Mobile Suit Gundam, Vol. 8: The Battle of Solomon (1979)
Review by Doc Ezra
Film:
DVD:

Written by Hiroyuki Hoshiyama, Yoshihisa Araki, Masaru Yamamoto, and Yoshiyuki Tomino
Directed by Yoshiyuki Tomino
Character Design by Yoshikazu Yasuhiko
Mechanical Design by Kunio Ohkawara

Features:

Rating: 13+

Anamorphic: N/A

My advice: The movies cover this ground better.

As the White Base, badly in need of repairs, limps towards Side 6, a colony neutral in the One Year War, Dozul Zabi and Char of the Zeon forces each plot their own attack against the beleaguered ship and its exhausted crew. Side 6 is neutral ground, and their refusal to assist the White Base in making repairs doesn’t bode well for the crew. Matters are only further complicated when Char docks his own warship, the Zanzibar, at Side 6 as well. Amuro Ray is reunited with his father, though Dr. Ray seems decidedly unhinged by the events of the One Year War so far. On Side 6, Amuro also meets a strange girl named Lalah--who may be a Newtype like himself--and his nemesis Char, both while driving about the colony.

Zabi, tired of the younger Char’s arrogance, schemes to show the upstart how to deal with the troublesome White Base once and for all, and attempts to ambush the ship as it leaves the neutral protection of Side 6. Zabi’s scheming and treachery prove fruitless, however, as Amuro Ray’s skill in piloting the Gundam continues to grow seemingly exponentially in these final stages of the war.

This volume of the Mobile Suit Gundam television series covers the portion of the One Year War leading up to The Battle of Solomon, one of the turning points late in the war. It essentially reproduces, in episodic format, some of the same events covered in the final installment in the film trilogy. The expansion of that material here, however, does little to add to the story presented in the movies.

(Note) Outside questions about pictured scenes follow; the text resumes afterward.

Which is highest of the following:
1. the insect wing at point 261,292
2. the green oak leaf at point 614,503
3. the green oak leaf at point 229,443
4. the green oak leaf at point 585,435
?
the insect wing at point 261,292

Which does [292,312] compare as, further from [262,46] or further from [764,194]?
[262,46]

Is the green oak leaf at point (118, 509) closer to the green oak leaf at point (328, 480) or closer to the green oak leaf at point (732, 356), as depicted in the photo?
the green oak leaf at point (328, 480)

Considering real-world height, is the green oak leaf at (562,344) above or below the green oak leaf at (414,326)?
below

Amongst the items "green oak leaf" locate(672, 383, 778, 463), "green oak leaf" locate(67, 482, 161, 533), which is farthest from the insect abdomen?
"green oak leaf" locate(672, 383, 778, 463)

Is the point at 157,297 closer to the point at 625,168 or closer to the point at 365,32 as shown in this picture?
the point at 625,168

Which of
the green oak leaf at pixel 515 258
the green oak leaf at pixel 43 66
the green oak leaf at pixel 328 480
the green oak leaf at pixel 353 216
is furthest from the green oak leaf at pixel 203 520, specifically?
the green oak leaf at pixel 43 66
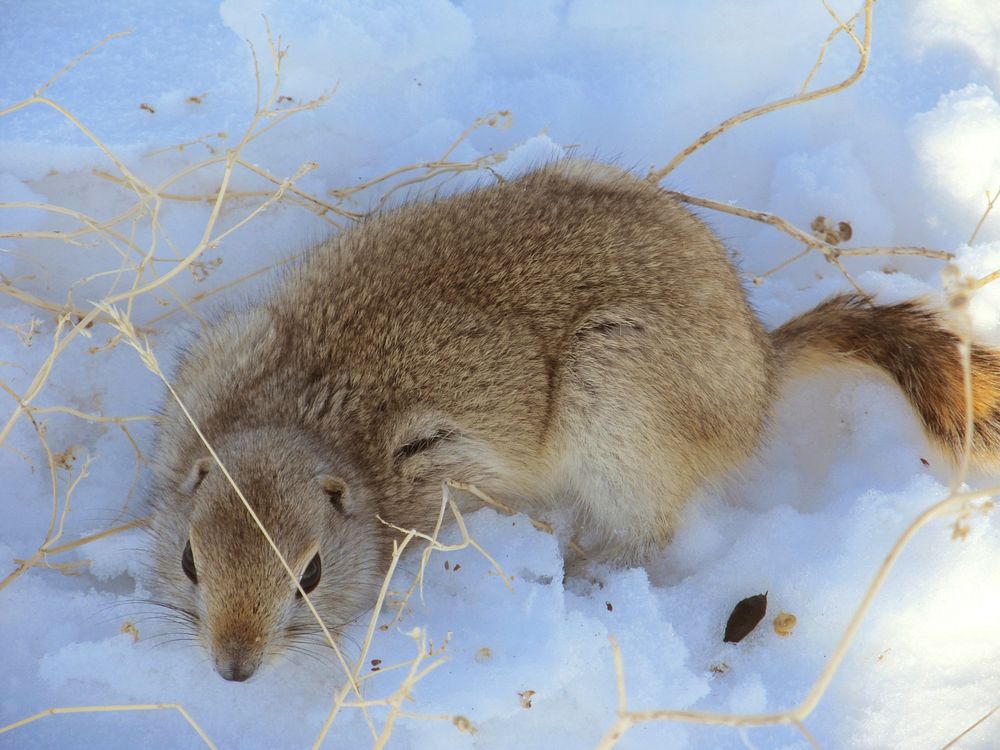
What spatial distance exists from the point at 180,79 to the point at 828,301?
3.38 metres

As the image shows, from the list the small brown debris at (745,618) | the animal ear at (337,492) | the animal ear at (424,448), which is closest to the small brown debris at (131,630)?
the animal ear at (337,492)

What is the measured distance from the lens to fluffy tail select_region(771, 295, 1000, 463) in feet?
13.7

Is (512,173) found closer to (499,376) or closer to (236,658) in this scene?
(499,376)

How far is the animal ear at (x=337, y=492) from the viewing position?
3609 millimetres

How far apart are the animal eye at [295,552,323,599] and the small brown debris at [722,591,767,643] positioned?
164 cm

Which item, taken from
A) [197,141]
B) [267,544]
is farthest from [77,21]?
[267,544]

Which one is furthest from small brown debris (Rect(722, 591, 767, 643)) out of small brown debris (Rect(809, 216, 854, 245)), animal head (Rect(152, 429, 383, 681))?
small brown debris (Rect(809, 216, 854, 245))

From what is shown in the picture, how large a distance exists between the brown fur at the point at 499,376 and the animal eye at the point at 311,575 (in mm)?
55

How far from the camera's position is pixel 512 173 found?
4.83m

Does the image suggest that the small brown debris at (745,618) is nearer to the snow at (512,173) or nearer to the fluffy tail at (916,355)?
the snow at (512,173)

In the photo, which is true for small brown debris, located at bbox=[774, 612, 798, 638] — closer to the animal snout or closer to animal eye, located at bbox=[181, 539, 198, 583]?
the animal snout

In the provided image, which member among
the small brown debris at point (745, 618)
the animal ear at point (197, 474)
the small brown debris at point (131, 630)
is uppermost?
the animal ear at point (197, 474)

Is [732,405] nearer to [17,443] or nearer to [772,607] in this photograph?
[772,607]

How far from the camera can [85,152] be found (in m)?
4.55
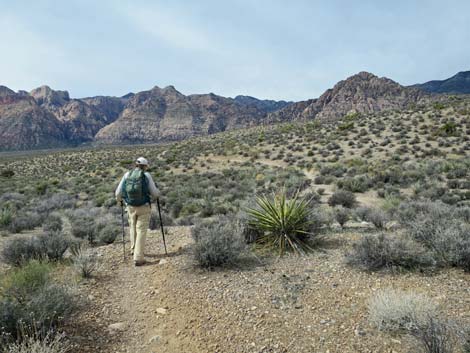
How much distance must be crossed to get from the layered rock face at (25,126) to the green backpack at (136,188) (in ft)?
580

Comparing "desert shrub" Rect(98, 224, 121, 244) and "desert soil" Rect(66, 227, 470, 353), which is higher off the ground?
"desert soil" Rect(66, 227, 470, 353)

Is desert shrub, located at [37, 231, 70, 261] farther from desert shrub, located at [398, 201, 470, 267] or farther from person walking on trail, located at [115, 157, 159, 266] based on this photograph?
desert shrub, located at [398, 201, 470, 267]

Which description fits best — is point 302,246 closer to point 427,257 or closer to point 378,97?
point 427,257

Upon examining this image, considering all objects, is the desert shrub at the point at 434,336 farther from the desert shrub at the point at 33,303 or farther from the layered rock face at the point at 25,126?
the layered rock face at the point at 25,126

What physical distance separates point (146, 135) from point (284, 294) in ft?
563

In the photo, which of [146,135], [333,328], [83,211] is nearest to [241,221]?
[333,328]

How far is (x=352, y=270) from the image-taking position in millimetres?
5379

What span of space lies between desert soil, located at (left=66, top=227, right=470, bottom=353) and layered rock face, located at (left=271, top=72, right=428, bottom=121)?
336ft

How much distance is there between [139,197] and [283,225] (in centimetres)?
288

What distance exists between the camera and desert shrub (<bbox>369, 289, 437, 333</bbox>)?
11.8ft

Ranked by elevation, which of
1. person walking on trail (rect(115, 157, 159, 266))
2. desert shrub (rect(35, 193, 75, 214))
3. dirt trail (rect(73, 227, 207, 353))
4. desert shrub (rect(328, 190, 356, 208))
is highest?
person walking on trail (rect(115, 157, 159, 266))

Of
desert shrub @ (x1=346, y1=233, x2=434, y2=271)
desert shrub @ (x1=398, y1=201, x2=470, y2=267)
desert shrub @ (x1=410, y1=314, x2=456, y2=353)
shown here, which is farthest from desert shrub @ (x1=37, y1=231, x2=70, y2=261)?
desert shrub @ (x1=398, y1=201, x2=470, y2=267)

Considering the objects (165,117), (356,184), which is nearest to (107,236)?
(356,184)

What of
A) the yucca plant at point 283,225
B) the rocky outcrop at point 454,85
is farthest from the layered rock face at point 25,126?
the rocky outcrop at point 454,85
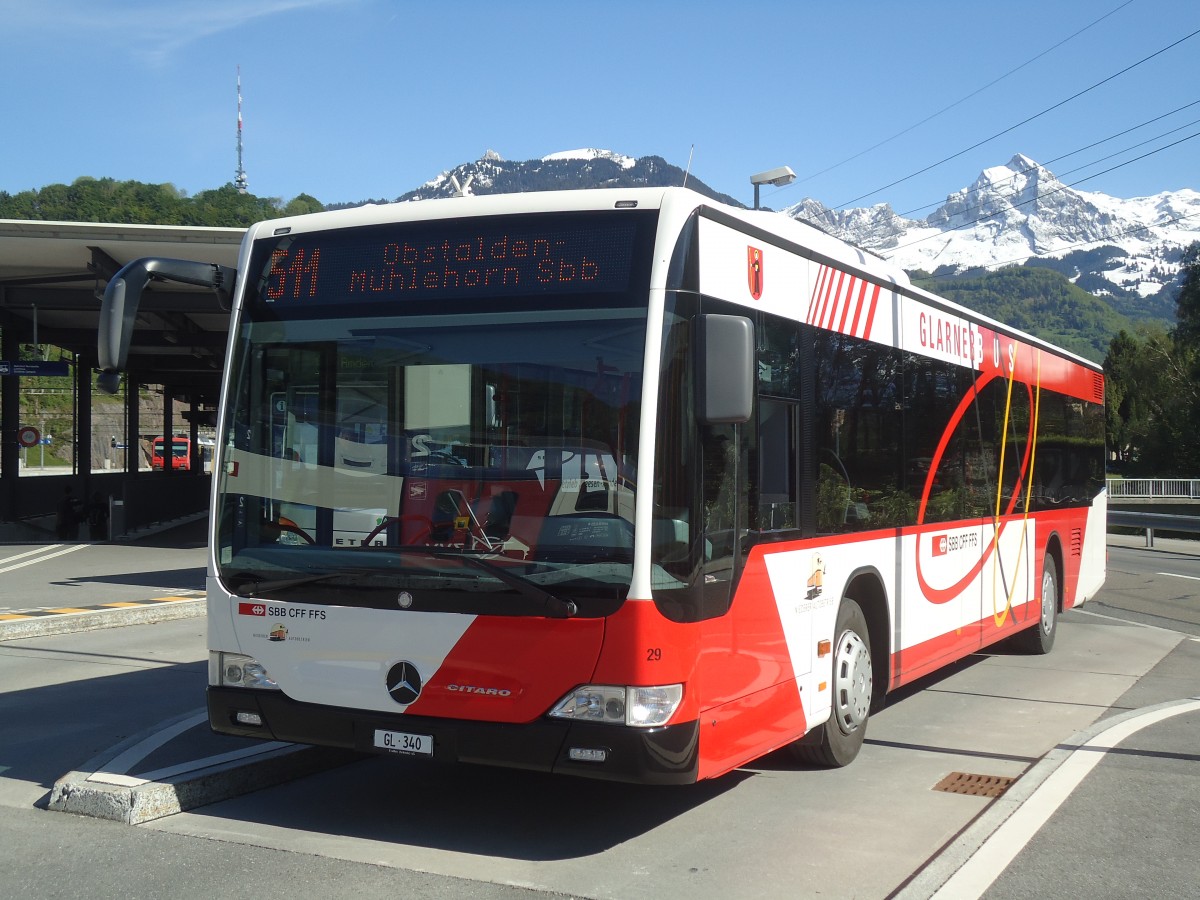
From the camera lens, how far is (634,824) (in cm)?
641

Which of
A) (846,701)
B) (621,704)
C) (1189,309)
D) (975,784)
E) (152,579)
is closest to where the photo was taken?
(621,704)

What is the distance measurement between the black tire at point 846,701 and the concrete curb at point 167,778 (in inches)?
112

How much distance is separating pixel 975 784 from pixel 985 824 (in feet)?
3.55

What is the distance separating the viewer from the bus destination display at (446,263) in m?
5.77

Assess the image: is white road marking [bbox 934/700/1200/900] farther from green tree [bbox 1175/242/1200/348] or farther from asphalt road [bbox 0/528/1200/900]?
green tree [bbox 1175/242/1200/348]

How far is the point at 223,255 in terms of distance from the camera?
2464 centimetres

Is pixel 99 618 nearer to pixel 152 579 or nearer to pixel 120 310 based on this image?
pixel 152 579

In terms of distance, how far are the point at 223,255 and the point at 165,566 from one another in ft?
20.3

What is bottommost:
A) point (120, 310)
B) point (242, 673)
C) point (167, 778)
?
point (167, 778)

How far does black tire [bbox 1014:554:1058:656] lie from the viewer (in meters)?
12.5

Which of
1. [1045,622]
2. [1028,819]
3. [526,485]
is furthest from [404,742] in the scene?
[1045,622]

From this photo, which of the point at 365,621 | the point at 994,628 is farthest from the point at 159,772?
the point at 994,628

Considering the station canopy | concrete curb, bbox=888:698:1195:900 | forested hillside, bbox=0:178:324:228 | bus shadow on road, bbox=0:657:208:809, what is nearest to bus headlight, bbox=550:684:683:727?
concrete curb, bbox=888:698:1195:900

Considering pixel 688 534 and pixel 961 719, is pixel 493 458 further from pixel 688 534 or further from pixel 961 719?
pixel 961 719
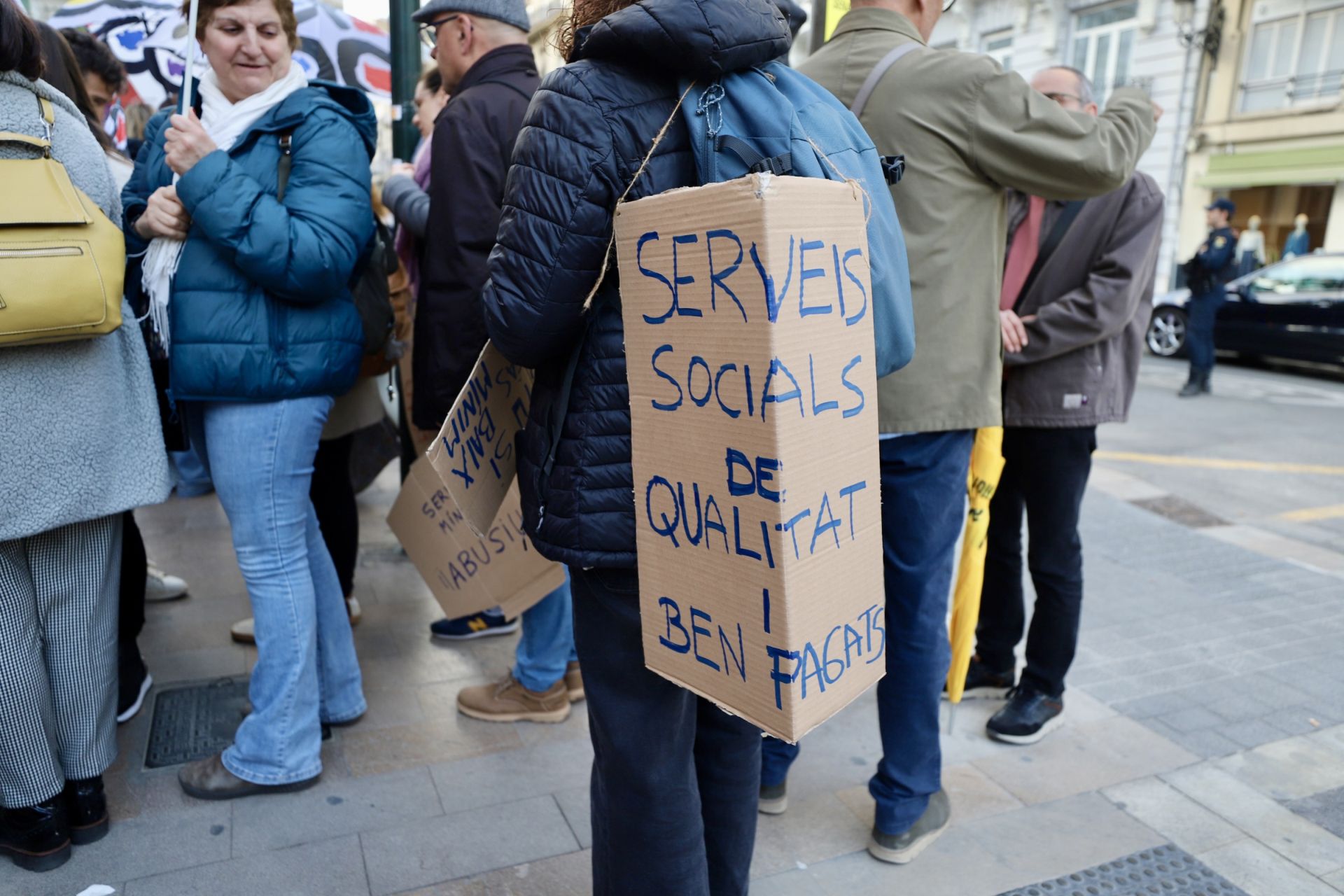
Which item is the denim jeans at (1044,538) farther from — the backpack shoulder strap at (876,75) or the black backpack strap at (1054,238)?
the backpack shoulder strap at (876,75)

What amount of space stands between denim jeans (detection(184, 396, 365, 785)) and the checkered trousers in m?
0.33

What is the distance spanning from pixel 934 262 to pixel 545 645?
68.1 inches

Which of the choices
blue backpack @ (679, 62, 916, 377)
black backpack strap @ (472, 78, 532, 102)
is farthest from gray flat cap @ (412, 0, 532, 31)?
blue backpack @ (679, 62, 916, 377)

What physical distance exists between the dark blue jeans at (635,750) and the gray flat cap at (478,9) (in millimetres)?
2101

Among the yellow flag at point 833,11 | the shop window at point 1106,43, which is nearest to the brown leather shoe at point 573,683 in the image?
the yellow flag at point 833,11

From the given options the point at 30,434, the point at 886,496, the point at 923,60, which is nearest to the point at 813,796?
the point at 886,496

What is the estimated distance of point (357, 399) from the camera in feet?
11.2

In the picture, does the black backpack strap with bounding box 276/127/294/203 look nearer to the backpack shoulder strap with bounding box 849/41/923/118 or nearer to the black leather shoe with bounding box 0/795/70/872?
the backpack shoulder strap with bounding box 849/41/923/118

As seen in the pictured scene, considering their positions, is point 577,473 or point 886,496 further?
point 886,496

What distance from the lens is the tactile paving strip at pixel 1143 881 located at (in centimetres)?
246

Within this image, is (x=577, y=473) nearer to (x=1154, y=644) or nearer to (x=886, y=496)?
(x=886, y=496)

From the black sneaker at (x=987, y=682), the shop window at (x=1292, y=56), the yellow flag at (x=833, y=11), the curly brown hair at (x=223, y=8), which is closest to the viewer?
the curly brown hair at (x=223, y=8)

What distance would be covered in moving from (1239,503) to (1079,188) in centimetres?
461

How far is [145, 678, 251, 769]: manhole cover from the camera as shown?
2.98 m
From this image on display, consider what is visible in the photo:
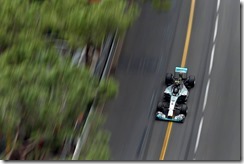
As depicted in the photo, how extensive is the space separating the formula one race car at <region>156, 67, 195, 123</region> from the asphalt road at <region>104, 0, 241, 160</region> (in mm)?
407

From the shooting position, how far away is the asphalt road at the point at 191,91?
26.0m

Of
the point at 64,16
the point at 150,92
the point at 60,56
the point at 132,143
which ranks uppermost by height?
the point at 64,16

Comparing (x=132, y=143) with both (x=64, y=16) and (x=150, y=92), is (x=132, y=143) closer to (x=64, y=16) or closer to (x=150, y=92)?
(x=150, y=92)

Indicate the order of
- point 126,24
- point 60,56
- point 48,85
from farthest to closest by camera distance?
Answer: 1. point 126,24
2. point 60,56
3. point 48,85

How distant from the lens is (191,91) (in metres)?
28.8

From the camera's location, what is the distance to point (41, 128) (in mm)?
17812

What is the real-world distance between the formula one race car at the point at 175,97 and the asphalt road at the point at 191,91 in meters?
0.41

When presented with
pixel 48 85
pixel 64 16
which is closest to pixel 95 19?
pixel 64 16

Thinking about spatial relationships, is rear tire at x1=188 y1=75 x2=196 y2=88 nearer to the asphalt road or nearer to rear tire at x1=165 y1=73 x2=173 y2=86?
the asphalt road

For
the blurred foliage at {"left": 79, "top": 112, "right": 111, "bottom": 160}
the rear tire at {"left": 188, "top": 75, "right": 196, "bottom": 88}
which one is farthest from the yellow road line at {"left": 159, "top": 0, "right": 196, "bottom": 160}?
the blurred foliage at {"left": 79, "top": 112, "right": 111, "bottom": 160}

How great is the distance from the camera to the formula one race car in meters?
27.1

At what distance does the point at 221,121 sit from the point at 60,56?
11.1 metres

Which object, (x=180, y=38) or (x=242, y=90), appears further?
(x=180, y=38)

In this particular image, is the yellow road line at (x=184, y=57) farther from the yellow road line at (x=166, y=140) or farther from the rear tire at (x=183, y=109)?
the rear tire at (x=183, y=109)
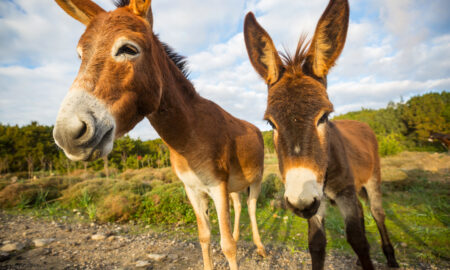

The animation is decent, though a bit inconsistent. The show reuses some of the animation from the movies, which were all high-quality, but intersperses that with “filler” animation to extend it to sufficient length for a television series. This “filler” animation is not always up to the same standard as that taken from the movies. The video transfer is good, and the audio is likewise solid in both English and Japanese.

The only real extra is the Mobile Suit Encyclopedia, containing technical information on the various suits seen in the series. This information is very in depth and likely of great interest to fans of the franchise. No additional material is on the disc, just a few trailers for related titles.

If you like the Gundam franchise, you’d be better off picking up the movie trilogy than collecting the television version of the same story. The TV show is decent, but with a higher-quality alternative available in the films, I just can’t see opting for the drawn-out version.